The grand and glorious self-righteousness—the marvelous sincerity of it all!
It was the high point of many drab lives in Academe and Theologia.
They would never forget it.
Never.
Yet even upon them, in their teach-ins, talk-outs, pray-downs, and spit-ats, there fell a silence at 9 P.M. when the President began to speak. His address had not been announced until three hours before, and it was not only in America, of course, that his critics and supporters waited anxiously to hear. Long after midnight in Europe, early in the dawn of Asia, wherever the reach of Telstar and Early Bird bound the earth, and that was everywhere, men paused in their riots and demonstrations, their speeches and denunciations, to study the measured words and the kindly, untroubled face that represented to so many of them the hated United States and its fearsome attack upon the shaky pillars of a fantasy world in which the United States was supposed always to retreat, never to stand firm. Now that world was in ruins, as it had been inevitable that someday it would be; but still they could not believe it. They watched the face and heard the words and their shock and horror grew, for again there was no retreating and now the President was moving against his opposition with a shrewdness they were suddenly afraid they could not match. It made their reaction even more violent than it was already.
“My countrymen,” he said quietly, “I thought I would talk to you tonight, very briefly, about duty and responsibility and the honor that moves great nations and peoples when they are truly great.
“You have been made aware in the last three days—” and he smiled slightly, an ironic but undismayed smile—“of all my shortcomings as your President. You have been made aware of all the awful things that I have done, and my principal adviser, the Secretary of State, has done.
“A
t least”—and again he smiled the small, ironic smile—“you have been made aware that some people consider them awful.

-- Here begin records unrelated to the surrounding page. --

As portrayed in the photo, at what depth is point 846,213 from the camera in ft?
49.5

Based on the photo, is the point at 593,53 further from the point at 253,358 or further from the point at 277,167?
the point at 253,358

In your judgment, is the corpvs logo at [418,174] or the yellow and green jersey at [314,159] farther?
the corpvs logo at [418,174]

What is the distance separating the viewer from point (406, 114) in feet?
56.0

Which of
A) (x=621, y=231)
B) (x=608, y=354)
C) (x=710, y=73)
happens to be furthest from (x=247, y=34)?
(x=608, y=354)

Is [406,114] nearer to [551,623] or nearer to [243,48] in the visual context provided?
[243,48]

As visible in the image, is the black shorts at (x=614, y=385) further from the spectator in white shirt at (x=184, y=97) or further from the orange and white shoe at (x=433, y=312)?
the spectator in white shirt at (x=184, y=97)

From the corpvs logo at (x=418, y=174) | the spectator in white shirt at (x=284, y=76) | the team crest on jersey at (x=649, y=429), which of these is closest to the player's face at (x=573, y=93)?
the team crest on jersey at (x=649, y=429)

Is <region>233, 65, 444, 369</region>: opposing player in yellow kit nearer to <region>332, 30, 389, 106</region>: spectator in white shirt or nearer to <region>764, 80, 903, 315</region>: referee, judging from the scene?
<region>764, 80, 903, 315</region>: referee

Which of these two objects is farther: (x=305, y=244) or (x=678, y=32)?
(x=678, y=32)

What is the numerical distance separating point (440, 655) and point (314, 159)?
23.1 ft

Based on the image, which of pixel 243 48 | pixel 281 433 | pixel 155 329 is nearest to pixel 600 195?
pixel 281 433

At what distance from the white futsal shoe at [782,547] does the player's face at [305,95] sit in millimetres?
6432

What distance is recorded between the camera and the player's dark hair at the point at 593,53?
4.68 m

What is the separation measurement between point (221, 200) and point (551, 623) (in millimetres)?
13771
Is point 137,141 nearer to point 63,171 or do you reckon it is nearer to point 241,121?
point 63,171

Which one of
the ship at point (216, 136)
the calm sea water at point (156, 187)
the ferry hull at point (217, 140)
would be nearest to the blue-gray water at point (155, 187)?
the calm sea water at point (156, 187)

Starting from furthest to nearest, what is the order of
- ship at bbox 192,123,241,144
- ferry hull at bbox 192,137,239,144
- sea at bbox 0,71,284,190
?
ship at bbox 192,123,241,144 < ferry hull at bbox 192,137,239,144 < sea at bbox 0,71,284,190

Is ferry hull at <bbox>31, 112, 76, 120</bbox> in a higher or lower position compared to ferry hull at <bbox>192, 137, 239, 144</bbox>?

“Some very prominent and vocal people consider them awful. Some people who would rather condemn their own country, perhaps, in order to preserve an unreal, impractical concept of the world, than defend it against those who have made of international integrity a laughingstock and of collective security an empty phrase.
(On Kalorama Road, watching with friends at a black-tie dinner, Walter Dobius said bitterly, “Oh, it’s someone else who’s destroying collective security, is it?” His host and hostess laughed a trifle nervously, but his fellow guests, including the Ambassadors of Guinea and Pakistan, nodded sagely.)
“What are the techniques,” the President asked, “which are used by these people—this small but influential group whose power is out of all proportion to their numbers? You have read them in a hundred crises, you have listened to them on a thousand occasions when your country was attempting to deal firmly with its enemies.
“There is the headline or bulletin so phrased that it instantly gives the American citizen the impression that his own country is in the wrong, no matter what the truth is.
“There are the sympathetic stories about the poor enemy citizens who are being hurt by war, never balanced by equally pertinent and worthy stories about the loyal citizens who are being hurt by war.
“There are the shocked disclosures of how disorganized and corrupt and irresponsible the loyal government is—and the admiring reports of how shrewd, well-organized and invincible the enemy government is.